* Start *

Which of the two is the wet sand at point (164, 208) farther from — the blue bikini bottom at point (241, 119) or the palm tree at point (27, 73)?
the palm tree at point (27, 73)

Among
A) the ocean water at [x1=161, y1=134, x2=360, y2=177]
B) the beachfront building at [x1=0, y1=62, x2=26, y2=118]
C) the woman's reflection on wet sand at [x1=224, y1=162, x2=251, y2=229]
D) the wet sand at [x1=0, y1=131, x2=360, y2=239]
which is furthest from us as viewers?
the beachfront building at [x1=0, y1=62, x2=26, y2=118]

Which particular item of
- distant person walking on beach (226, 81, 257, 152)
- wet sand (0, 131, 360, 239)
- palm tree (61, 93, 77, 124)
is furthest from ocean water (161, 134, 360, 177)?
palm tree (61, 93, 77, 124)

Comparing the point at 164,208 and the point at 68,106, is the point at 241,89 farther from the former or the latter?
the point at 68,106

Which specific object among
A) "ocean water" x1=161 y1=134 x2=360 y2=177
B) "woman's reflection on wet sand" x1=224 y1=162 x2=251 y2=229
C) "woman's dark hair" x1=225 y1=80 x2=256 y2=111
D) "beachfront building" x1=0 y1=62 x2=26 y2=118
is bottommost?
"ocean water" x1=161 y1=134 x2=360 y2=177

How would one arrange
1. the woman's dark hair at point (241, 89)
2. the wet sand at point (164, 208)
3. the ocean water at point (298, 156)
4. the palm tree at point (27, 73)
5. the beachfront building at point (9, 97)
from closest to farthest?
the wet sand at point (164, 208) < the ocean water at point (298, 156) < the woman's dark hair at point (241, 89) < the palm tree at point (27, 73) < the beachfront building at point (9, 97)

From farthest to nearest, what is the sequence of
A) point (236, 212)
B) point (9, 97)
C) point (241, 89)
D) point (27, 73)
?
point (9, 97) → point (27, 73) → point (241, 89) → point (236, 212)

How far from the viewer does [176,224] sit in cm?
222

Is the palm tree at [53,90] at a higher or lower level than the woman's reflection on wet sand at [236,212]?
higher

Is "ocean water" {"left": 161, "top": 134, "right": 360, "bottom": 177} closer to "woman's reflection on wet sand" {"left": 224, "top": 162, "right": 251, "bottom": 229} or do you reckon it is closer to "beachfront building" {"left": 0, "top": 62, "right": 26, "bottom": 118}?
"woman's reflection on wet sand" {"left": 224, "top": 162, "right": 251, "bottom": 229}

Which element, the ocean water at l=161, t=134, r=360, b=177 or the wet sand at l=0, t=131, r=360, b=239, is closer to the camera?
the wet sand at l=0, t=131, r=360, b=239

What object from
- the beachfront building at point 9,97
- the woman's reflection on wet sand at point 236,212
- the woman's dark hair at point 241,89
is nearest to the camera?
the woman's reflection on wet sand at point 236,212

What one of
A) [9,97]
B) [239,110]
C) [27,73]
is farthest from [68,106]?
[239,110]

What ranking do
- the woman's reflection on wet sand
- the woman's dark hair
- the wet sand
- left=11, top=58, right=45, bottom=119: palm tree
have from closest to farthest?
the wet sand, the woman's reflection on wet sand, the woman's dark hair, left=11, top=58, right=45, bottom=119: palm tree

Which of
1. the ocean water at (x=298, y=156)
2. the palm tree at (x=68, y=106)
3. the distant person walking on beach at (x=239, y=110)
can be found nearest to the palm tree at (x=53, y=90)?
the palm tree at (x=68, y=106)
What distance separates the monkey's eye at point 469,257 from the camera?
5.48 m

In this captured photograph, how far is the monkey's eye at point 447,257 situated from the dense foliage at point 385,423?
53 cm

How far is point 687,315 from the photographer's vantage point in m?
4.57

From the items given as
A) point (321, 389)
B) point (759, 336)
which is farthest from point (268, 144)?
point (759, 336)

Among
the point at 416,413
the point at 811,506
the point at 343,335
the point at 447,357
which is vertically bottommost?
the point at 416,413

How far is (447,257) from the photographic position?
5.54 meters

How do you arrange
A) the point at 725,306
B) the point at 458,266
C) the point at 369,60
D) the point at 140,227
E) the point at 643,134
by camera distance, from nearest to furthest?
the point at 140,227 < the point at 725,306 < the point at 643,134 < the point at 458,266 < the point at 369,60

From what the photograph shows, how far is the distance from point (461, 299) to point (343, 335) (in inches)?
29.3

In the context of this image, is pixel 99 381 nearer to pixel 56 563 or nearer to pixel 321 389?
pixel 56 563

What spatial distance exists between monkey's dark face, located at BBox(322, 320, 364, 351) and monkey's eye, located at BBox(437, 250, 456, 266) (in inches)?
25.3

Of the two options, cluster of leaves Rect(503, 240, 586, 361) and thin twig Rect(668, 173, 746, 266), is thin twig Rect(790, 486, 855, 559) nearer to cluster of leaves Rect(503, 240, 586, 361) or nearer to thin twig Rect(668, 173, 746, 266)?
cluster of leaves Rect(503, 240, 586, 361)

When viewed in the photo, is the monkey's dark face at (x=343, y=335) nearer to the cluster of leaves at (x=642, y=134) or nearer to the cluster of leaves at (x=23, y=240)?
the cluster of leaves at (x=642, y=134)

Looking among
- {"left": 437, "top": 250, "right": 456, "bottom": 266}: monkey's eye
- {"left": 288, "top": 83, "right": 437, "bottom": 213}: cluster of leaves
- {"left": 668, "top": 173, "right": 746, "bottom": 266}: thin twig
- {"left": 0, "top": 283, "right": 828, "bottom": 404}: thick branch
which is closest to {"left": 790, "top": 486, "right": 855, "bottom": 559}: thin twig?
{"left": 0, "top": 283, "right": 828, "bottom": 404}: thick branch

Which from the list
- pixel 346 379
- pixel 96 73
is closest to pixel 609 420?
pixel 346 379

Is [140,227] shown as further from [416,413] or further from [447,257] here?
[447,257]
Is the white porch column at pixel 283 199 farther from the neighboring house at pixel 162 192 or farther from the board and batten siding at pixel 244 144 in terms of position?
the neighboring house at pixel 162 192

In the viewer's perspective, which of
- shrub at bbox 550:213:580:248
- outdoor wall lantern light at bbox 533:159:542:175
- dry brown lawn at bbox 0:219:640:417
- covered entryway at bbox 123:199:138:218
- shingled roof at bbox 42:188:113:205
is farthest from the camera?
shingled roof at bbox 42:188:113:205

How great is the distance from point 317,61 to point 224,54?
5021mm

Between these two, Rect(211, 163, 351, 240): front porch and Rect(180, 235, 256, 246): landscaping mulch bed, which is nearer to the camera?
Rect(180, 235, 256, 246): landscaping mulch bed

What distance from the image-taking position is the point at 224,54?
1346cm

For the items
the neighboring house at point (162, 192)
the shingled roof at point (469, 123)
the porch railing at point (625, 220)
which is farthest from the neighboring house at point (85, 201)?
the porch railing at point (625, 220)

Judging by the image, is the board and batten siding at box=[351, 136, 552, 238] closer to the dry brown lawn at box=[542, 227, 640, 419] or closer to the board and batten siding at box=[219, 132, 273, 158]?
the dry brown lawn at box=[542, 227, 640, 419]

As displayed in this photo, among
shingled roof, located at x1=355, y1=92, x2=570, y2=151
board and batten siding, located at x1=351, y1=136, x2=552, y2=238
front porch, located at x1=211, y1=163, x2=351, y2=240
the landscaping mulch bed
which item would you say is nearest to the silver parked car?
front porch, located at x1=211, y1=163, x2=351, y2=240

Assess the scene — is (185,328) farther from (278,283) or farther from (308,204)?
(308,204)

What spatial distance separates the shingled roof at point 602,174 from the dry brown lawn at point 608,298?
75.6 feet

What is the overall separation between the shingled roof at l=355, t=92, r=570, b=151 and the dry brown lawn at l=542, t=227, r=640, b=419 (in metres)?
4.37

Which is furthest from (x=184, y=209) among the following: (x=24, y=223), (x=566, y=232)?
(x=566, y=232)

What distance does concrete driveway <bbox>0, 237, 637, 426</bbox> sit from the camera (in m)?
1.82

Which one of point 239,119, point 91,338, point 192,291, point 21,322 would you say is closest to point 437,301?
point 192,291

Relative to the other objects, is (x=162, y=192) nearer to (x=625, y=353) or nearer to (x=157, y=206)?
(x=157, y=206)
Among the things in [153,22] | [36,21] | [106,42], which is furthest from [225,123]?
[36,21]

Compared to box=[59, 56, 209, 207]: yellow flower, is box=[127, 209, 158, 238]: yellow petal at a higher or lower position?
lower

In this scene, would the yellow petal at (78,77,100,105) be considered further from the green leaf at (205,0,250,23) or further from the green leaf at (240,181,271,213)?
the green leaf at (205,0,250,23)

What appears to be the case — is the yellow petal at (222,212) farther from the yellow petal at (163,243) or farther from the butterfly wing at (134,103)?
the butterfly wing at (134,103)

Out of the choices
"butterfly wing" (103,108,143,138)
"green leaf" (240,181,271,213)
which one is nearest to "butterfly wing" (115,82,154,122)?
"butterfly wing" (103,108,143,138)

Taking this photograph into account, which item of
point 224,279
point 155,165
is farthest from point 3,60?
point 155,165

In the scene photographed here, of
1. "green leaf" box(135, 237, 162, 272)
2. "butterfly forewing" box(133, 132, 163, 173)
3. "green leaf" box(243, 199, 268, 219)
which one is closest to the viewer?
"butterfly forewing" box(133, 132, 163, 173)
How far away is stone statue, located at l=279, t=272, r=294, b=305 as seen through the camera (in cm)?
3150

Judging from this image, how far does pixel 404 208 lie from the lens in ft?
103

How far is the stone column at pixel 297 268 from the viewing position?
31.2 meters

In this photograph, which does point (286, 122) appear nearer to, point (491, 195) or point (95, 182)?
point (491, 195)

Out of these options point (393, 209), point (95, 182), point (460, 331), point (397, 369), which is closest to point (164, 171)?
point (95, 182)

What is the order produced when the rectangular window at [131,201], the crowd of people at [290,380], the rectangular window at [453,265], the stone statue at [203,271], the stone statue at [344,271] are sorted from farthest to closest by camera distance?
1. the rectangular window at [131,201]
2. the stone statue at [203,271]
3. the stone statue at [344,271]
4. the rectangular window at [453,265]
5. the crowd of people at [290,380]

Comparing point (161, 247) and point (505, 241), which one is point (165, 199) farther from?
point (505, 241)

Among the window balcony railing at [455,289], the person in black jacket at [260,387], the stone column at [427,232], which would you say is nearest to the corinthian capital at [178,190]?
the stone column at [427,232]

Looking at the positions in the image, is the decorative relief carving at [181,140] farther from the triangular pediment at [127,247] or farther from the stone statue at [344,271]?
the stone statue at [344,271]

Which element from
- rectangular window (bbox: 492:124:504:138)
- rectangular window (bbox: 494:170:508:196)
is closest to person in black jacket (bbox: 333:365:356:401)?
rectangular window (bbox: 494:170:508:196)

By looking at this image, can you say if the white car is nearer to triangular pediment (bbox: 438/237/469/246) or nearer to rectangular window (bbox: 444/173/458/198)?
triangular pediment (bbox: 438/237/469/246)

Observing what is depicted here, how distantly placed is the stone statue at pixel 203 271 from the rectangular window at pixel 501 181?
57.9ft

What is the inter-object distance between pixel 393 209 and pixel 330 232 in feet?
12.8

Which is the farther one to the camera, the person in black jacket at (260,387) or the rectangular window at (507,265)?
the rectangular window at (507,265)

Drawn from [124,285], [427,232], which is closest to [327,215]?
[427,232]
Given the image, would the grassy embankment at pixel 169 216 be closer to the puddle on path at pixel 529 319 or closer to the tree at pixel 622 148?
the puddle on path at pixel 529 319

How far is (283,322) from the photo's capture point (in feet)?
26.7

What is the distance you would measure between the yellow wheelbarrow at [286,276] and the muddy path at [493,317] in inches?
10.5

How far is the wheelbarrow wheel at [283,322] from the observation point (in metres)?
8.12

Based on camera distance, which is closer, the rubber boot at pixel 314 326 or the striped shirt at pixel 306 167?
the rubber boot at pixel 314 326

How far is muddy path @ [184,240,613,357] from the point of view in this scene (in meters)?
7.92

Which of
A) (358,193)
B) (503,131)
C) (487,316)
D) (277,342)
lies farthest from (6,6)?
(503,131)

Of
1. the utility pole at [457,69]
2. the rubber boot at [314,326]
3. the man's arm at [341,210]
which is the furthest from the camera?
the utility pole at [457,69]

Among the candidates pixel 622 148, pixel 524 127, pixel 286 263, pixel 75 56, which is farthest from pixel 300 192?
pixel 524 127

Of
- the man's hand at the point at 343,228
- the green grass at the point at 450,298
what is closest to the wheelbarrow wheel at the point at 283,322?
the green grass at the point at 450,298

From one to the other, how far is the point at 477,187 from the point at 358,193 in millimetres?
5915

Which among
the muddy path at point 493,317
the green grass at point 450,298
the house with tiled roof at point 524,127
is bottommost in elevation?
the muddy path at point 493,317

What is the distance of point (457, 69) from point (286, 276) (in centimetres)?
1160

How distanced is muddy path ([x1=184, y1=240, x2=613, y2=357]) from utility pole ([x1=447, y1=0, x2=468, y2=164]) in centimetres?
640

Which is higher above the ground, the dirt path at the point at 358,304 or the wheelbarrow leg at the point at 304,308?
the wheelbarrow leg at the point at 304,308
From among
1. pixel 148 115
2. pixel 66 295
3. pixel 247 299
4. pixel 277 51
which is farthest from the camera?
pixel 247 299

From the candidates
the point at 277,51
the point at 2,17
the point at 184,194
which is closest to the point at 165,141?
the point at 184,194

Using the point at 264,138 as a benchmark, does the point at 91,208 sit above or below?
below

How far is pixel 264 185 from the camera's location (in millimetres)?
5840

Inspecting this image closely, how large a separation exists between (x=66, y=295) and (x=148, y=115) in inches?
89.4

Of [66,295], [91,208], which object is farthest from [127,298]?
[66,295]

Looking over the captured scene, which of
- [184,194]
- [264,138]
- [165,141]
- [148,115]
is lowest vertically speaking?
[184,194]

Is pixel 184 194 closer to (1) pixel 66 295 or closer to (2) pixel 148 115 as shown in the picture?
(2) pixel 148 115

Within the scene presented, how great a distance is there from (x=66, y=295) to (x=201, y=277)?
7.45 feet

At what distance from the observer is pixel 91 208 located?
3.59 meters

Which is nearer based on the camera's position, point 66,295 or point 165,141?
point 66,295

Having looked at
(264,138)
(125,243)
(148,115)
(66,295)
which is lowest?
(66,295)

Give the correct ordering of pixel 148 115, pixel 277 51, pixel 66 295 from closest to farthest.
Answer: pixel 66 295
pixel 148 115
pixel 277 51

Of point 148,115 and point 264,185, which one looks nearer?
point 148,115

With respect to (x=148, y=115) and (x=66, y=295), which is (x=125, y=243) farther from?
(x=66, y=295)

* End *

▶ Task to complete
Rewrite the records from the line containing "What one of" through the line containing "5.54 meters" as a Markdown table with columns Number and Text, numbering the rows from 1 and skipping blank lines.

▶ Completed exercise
| Number | Text |
|---|---|
| 1 | What one of |
| 2 | A) [9,97] |
| 3 | B) [239,110] |
| 4 | C) [27,73] |
| 5 | is farthest from [68,106]? |
| 6 | [239,110] |
| 7 | What ranking do |
| 8 | - the woman's reflection on wet sand |
| 9 | - the woman's dark hair |
| 10 | - the wet sand |
| 11 | - left=11, top=58, right=45, bottom=119: palm tree |
| 12 | have from closest to farthest? |
| 13 | the wet sand, the woman's reflection on wet sand, the woman's dark hair, left=11, top=58, right=45, bottom=119: palm tree |
| 14 | Which of |
| 15 | 1. the ocean water at (x=298, y=156) |
| 16 | 2. the palm tree at (x=68, y=106) |
| 17 | 3. the distant person walking on beach at (x=239, y=110) |
| 18 | can be found nearest to the palm tree at (x=53, y=90)? |
| 19 | the palm tree at (x=68, y=106) |
| 20 | What distance separates the monkey's eye at point 469,257 from the camera? |
| 21 | 5.48 m |
| 22 | In this captured photograph, how far is the monkey's eye at point 447,257 situated from the dense foliage at point 385,423? |
| 23 | 53 cm |
| 24 | How far is point 687,315 from the photographer's vantage point in m? |
| 25 | 4.57 |
| 26 | From the items given as |
| 27 | A) point (321, 389) |
| 28 | B) point (759, 336) |
| 29 | which is farthest from point (268, 144)? |
| 30 | point (759, 336) |
| 31 | Among |
| 32 | the point at 416,413 |
| 33 | the point at 811,506 |
| 34 | the point at 343,335 |
| 35 | the point at 447,357 |
| 36 | which is vertically bottommost? |
| 37 | the point at 416,413 |
| 38 | How far is (447,257) from the photographic position? |
| 39 | 5.54 meters |